As for the ending, the mice take a celebratory road trip across Mouse Land while the mouse girls pose seductively at the bottom of the screen, Metro being fully committed to the challenge of getting the player to be into that kind of thing. The trouble is, if you ignore their giant satellite dish ears, the mouse girls look more like the results of a DeviantArt search for "sexy Stay-Puft Marshmallow Man" than anything else. Who ya gonna call? Someone who can extract these nightmare visions from my mind, hopefully.
The game closes with the bizarre image of our rodent heroes relaxing on the beach, completely unperturbed by the conga line of crustaceans that is scuttling along their bodies. That's why the mouse girls are nowhere to be seen, they don't want to catch crabs.

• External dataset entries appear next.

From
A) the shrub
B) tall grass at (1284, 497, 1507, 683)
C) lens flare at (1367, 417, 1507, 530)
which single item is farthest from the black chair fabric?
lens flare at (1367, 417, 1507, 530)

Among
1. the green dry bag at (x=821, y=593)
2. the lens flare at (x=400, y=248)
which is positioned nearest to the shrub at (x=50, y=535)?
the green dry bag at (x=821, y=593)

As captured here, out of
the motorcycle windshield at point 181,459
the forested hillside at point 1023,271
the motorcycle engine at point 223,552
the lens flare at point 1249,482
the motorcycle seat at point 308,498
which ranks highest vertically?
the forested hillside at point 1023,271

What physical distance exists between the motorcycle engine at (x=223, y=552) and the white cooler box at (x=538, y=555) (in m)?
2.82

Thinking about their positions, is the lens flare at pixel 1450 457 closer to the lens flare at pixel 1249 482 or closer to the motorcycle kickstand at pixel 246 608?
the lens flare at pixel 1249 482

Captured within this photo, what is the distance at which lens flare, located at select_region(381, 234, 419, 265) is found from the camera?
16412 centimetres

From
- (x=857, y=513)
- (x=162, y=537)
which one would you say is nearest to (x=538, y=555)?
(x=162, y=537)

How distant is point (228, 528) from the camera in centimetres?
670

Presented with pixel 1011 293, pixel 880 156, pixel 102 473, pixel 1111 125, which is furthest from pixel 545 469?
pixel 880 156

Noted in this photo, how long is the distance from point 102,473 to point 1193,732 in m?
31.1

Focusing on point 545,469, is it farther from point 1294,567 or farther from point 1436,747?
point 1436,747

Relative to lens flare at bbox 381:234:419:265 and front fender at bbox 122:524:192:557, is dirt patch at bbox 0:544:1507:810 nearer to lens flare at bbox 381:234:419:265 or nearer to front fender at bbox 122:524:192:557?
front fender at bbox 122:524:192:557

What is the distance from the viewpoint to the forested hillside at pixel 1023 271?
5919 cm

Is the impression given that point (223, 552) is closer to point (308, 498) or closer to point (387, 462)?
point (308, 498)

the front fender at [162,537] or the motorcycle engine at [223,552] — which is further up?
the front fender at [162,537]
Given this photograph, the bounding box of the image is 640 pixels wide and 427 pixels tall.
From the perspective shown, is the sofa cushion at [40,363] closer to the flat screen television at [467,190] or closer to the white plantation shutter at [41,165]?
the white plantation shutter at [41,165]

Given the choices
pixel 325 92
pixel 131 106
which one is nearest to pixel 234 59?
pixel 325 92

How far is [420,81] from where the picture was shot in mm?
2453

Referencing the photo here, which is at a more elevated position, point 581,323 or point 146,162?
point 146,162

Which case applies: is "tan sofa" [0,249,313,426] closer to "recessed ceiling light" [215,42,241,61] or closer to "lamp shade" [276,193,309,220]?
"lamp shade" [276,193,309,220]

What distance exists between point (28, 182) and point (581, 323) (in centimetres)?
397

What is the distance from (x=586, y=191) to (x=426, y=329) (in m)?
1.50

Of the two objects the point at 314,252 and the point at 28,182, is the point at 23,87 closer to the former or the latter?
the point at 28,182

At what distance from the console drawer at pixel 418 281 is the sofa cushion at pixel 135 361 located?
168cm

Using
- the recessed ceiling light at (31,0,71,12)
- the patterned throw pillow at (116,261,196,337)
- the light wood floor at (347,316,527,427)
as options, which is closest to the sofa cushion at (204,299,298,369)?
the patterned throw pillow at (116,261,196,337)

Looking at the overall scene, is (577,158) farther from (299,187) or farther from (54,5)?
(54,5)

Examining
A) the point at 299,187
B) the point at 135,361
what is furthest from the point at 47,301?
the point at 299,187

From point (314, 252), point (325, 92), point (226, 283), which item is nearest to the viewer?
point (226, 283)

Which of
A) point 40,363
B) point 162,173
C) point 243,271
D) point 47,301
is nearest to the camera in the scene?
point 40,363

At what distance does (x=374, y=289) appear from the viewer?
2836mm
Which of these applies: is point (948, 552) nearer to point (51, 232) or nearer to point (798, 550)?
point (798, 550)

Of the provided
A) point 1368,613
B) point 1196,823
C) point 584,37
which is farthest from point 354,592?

Mouse Shooter GoGo may not be an amazing game or a life-changing experience, but it did break this month's streak of me only playing truly awful games, and I ended up enjoying it rather more than I expected to. It's a simple concept executed well, somehow managing to remain simple even as new gameplay elements are added, and I don't have any complains about how the gameplay feels. Presentation-wise it's a mixed bag, with some charmingly-drawn graphics but a soundtrack so forgettable that I only remembered to mention it because I made a note reading "did this game even have a soundtrack?" It's also unusually easy for an arcade game - the first time I played it I made it about two-thirds of the way through on a single credit, and as long-time VGJunk readers will know I am not good at videogames. So, if you're looking for some simple, undemanding arcade puzzle-action gameplay, or if you want to play Puzzle Bobble, Pang, Arkanoid and Space Invaders but are on a tight schedule, then give Mouse Shooter GoGo, ahem, a gogo.